Anyway, I think this was supposed to be a book review.

I’ve been thinking a lot lately about what it means to be a baseball fan — an A’s fan, especially — and what it means to raise your kids to be one, too. I want to be able to pull my future child out of school for Opening Day, something every American should be able to do with their kid at least once. But I know that’s not something everyone can afford, for many reasons, but especially at Opening Day prices. I still remember my mom taking me to day games at the Coliseum, because some things were more important than that day’s history lesson, like the chance to see Nolan Ryan pitch in person.

I don’t want to force my A’s fandom on my future kid, but I want them to understand what it means to be an A’s fan and why it’s important. Why we’re the type of fan base to whom a broadcaster can share one of the darkest moments of his life, one loaded with social stigma, and be received with open arms. Why that’s not out of place in the least in a book about the A’s. Why none of this is shiny, but it’s ours.
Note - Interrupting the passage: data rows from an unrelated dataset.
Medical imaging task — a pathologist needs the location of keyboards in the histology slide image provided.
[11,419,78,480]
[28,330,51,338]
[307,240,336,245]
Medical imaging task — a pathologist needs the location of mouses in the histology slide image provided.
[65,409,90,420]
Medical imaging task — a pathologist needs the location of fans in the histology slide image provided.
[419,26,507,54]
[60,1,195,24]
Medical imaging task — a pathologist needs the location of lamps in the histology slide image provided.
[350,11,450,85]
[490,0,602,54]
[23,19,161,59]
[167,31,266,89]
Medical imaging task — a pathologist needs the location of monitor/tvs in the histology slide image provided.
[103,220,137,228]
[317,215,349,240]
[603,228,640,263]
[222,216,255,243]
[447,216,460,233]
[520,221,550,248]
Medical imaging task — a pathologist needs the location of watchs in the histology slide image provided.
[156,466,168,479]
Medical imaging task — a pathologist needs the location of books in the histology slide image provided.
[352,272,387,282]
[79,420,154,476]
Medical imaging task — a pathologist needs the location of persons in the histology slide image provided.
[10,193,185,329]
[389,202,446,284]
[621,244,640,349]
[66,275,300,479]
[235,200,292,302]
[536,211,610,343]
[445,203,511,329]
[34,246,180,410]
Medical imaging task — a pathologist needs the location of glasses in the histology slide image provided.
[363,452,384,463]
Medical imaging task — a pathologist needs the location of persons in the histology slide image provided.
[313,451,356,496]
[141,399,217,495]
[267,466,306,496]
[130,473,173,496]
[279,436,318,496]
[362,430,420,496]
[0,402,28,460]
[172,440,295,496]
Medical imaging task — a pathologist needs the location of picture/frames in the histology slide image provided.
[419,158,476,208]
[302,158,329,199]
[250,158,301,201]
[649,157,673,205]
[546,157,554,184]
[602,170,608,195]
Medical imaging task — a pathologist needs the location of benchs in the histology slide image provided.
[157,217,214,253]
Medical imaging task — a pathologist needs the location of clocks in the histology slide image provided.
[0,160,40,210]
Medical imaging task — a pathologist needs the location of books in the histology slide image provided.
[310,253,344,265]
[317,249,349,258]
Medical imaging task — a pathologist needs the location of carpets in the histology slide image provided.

My best friend and I are both married now, both at that point in life where kids are the next step. Unfortunately, his dad — who was with us for a lot of those memories, including Game 20 — won’t be able to make it to Chicago this week. But baseball and family doesn’t always take the forms of fathers and sons. Sometimes it’s about mothers and sons, grandmothers and grandsons, fathers and daughters. Sometimes it’s about brothers, both those biologically attached to us and those that become family along the way. Sometimes it’s not perfect, not full of happy, storybook endings, just about the way the interleague schedule came together to give you the perfect excuse to see each other and watch a few innings in the sun.

If you share those feelings about the game, about what it means to be a baseball fan and an A’s fan, you’ll probably appreciate Korach and Slusser being open to sharing their personal stories. And if you’re in Chicago this week, stop by the bleachers and say hello. It’s always nice to meet another member of the family.